A second category of meaning of DNA information is the ancestral history recorded in the molecule. Each cell is the product of a very long sequence of successful reproductive events with slight modification. Geneticists can therefore decipher many key features of the history of this ancestry by noting both similarities and differences with other DNA molecules.
It is noteworthy that the messages conveyed by the DNA molecule are not messages assigned to it by an external agent with an external code. The code itself is contained in the molecule and the messages are the biochemical activity of the molecule and not a meaning assigned to the molecule. The meaning and effectiveness of the messages depend on the interaction of the DNA with its environment. In other words, no intelligent agent is needed to either encode or decode or verify the information in DNA.

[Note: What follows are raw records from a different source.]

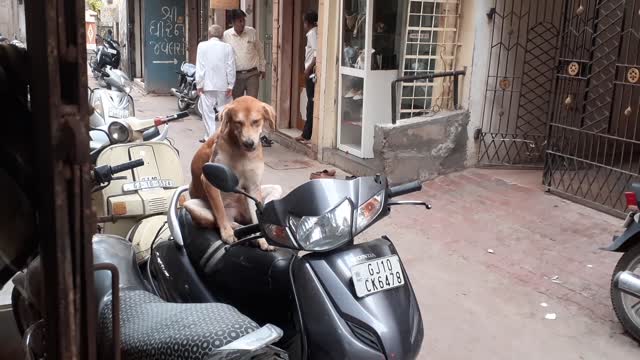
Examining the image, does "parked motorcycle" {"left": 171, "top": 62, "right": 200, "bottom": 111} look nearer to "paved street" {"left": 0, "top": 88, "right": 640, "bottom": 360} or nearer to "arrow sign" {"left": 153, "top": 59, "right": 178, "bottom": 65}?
"arrow sign" {"left": 153, "top": 59, "right": 178, "bottom": 65}

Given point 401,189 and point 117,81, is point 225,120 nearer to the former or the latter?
point 401,189

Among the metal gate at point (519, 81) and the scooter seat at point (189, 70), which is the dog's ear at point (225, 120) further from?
the scooter seat at point (189, 70)

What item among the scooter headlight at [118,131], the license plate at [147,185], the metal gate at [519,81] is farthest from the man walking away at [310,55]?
the license plate at [147,185]

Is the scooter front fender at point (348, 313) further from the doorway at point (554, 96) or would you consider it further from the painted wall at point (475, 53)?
the painted wall at point (475, 53)

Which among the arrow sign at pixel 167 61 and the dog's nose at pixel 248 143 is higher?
the dog's nose at pixel 248 143

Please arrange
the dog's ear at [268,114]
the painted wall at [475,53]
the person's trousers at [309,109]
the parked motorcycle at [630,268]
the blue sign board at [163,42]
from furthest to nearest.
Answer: the blue sign board at [163,42]
the person's trousers at [309,109]
the painted wall at [475,53]
the parked motorcycle at [630,268]
the dog's ear at [268,114]

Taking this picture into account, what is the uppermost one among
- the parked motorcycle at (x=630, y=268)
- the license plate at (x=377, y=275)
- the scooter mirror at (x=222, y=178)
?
the scooter mirror at (x=222, y=178)

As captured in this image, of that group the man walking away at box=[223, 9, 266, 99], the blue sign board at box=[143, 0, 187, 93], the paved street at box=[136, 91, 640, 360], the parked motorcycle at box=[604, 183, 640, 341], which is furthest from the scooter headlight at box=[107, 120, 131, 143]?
the blue sign board at box=[143, 0, 187, 93]

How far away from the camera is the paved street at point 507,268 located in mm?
4148

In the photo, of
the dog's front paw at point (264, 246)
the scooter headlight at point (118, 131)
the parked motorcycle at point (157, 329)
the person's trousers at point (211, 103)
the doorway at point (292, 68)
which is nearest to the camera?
the parked motorcycle at point (157, 329)

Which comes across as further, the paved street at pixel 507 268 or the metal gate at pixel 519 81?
the metal gate at pixel 519 81

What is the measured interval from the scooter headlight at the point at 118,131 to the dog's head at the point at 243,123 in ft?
5.02

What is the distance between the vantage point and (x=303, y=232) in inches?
97.9

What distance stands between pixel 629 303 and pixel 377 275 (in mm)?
2325
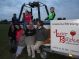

The fascinating question is how such an incredibly complex and effective molecule came to exist. The mystery of the origin of life has not yet been solved and is the focus of much interest and research. The complex, hierarchical structure of the genome with its embedded code has led many to speculate that an external agent must have been involved in its origin. But no argument convincing to most scientists has surfaced of any such agent or of any characteristic of DNA information that could only have arisen from an external agent. Others seek to apply the so-called law of conservation of information which claims that only intelligent agents can generate new information. However, that law applies only to certain kinds of information such as the meaning assigned to physical states. It does not apply to information in physical states of DNA molecules which is simply the biochemical potential of the molecule. The DNA molecule can change through processes such as point mutations, gene duplication, and other mutations, thereby changing the biochemical activity and hence the information. No abstract meaning is or needs to be assigned to the DNA. The meaningful messages in the DNA are intrinsically transmitted and encoded in the physical activity of the molecule itself. No intelligent agent is needed to generate or interpret the code.
Some day we may learn the secrets of the origin of life. The more knowledge we gain of the information in the genome, the more awesome it seems that such marvelous biological systems could exist. God’s creative power is abundantly evident in the very structure of every cell in our body. Just as God created galaxies, solar systems, and planets through the force of gravity, it seems that he created the diverse biosphere through the efficiency of biochemical reproduction with variation. What a privilege it is to be able to study God's work and to worship him.
Randy Isaac is a solid-state physics research scientist and executive director of the American Scientific Affiliation (ASA), where he has been a member since 1976 and a fellow since 1996. Isaac received his bachelor’s degree from Wheaton College in Illinois and his doctorate in physics from the University of Illinois at Urbana-Champaign.
He joined IBM to work at the Thomas J. Watson Research Center in 1977 and most recently served as the vice-president of systems technology and science for the company.